Ölpreisprognosen 2026 steigen
Aufwärtskorrektur der Ölpreisprognosen
Die zunehmenden geopolitischen Spannungen, insbesondere die anhaltende Konfrontation zwischen den Vereinigten Staaten und dem Iran, haben Ökonomen und Ölmarktexperten dazu veranlasst, ihre Prognosen für die Rohölpreise nach oben zu revidieren. Laut einer aktuellen Reuters-Umfrage wird der erwartete Durchschnittspreis für beide wichtigen Rohöl-Benchmarks im Jahr 2026 nun über 60 USD pro Barrel liegen. Diese Anpassung spiegelt eine erhöhte Kriegsrisikoprämie wider, die in die Marktbewertungen einfließt.

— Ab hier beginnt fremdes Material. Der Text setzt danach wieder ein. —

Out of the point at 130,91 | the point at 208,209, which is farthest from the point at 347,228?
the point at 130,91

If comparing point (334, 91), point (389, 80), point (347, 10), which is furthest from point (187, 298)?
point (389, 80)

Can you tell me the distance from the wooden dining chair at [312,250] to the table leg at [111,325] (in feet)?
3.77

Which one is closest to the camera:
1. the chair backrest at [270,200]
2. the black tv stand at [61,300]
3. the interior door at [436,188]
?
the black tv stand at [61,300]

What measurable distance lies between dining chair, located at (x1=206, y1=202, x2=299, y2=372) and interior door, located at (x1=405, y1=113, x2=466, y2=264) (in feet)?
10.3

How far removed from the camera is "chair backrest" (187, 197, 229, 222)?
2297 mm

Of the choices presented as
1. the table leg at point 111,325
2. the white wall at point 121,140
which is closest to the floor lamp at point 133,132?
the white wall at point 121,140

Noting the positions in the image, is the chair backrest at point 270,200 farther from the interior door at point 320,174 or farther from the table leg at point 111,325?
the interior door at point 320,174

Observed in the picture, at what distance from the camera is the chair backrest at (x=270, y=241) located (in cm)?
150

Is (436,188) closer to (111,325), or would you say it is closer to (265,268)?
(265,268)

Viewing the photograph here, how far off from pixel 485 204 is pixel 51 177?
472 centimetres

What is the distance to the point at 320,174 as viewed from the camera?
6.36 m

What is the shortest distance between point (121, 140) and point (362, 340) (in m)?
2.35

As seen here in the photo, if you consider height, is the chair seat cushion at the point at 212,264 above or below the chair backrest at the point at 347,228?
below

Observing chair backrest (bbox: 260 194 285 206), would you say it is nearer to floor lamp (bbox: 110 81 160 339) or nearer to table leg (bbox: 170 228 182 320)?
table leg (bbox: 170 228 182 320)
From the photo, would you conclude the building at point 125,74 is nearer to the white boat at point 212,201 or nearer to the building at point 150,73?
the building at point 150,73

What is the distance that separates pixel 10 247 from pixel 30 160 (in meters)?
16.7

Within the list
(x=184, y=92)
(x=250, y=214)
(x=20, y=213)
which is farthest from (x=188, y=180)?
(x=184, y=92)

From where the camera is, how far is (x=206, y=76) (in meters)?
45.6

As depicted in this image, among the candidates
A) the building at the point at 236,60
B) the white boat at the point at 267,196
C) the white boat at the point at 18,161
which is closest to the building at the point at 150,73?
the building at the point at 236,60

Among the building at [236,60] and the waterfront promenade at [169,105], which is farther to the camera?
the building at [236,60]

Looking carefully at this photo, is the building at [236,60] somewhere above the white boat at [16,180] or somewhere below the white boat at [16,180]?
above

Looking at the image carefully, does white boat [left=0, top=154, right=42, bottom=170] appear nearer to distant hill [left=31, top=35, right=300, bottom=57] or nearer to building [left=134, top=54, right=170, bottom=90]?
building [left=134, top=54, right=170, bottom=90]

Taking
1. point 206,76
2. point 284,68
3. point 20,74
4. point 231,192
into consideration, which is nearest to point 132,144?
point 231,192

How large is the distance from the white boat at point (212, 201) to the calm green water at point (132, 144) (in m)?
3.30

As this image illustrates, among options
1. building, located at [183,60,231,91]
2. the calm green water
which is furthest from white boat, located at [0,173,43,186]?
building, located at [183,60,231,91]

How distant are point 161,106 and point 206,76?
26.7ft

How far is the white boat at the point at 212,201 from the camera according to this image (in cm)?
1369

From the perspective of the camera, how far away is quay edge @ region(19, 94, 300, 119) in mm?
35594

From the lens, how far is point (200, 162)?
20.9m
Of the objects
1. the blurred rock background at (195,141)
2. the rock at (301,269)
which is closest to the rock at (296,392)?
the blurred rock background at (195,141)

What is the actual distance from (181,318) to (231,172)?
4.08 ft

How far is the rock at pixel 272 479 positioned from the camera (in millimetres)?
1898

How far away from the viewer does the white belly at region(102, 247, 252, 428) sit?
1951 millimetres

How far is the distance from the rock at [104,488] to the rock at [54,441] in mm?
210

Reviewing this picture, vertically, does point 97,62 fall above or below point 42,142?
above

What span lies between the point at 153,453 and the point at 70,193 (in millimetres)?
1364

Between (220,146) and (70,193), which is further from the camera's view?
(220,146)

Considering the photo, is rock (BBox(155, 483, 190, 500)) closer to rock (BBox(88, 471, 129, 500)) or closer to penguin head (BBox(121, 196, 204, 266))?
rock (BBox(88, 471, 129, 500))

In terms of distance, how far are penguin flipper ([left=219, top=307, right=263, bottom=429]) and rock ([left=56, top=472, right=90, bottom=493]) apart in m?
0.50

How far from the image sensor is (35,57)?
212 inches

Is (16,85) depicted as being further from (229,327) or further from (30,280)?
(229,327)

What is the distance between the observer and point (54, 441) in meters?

Die Umfrage, an der 34 Analysten und Ökonomen teilnahmen, zeigt einen Konsens darüber, dass die Unsicherheiten im Zusammenhang mit der Situation im Iran eine optimistischere Prognose rechtfertigen, trotz anhaltender Bedenken hinsichtlich einer potenziellen Überversorgung. Die Aufwärtskorrektur entspricht einer Steigerung von etwa 1,50 USD pro Barrel gegenüber den Prognosen des Vormonats, was eine deutliche Verschiebung der Marktstimmung signalisiert.
Benchmark-Preiserwartungen
Die Februar-Umfrage deutet darauf hin, dass Brent Crude im Jahr 2026 durchschnittlich 63,85 USD pro Barrel kosten wird, was einen deutlichen Anstieg gegenüber der Januar-Schätzung von 62,02 USD bedeutet. In ähnlicher Weise wird für den US-Benchmark West Texas Intermediate (WTI) Crude ein Durchschnittspreis von 60,38 USD pro Barrel erwartet, gegenüber der vorherigen Prognose von 58,72 USD. Diese revidierten Zahlen unterstreichen die Sensibilität des Marktes gegenüber geopolitischen Entwicklungen und deren potenziellen Auswirkungen auf die Angebotsdynamik.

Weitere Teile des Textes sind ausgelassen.